Methods: In a register-based matched cohort study, Stockholm-Gotland breast cancer patients diagnosed between 2001 and 2008 were compared to matched controls from the general population for their time-dependent risks of arrhythmia, heart failure, and ischemic heart disease using flexible parametric models. Breast cancer patients' treatment-specific effects were estimated using the Cox model.

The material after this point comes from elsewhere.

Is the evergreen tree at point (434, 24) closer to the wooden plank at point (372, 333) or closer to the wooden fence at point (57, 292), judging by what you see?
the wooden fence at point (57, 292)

Results: Time-dependent analyses revealed a longer-term increased risk of heart failure and arrhythmia following a breast cancer diagnosis. Arrhythmia had risk ratios (HRs) of 2.14 (95% CI=1.63-2.81) and cardiovascular breakdown had risk ratios (HRs) of 2.71 (95% CI=1.70-4.33) in the primary year of conclusion. After ten years, the HR was 1.42 (95% CI=1.21–1.67) for arrhythmia and 1.28 (95% CI=1.03–1.59) for heart failure. The risk of ischemic heart disease only significantly increased in the first year after diagnosis (HR=1.45, 95 percent confidence interval (CI)=1.03–2.04)). There was a link between Trastuzumab and anthracyclines and an increased risk of cardiovascular breakdown. Aromatase inhibitors, but not tamoxifen, were linked to the risk of ischemic heart disease. There was no evidence that locoregional radiotherapy increased the risk of heart disease.

Conclusion: Heart disease appears to be linked to systemic adjuvant therapies. The risk estimates found in this study may assist decision-making regarding adjuvant therapy and patient counseling in oncology settings.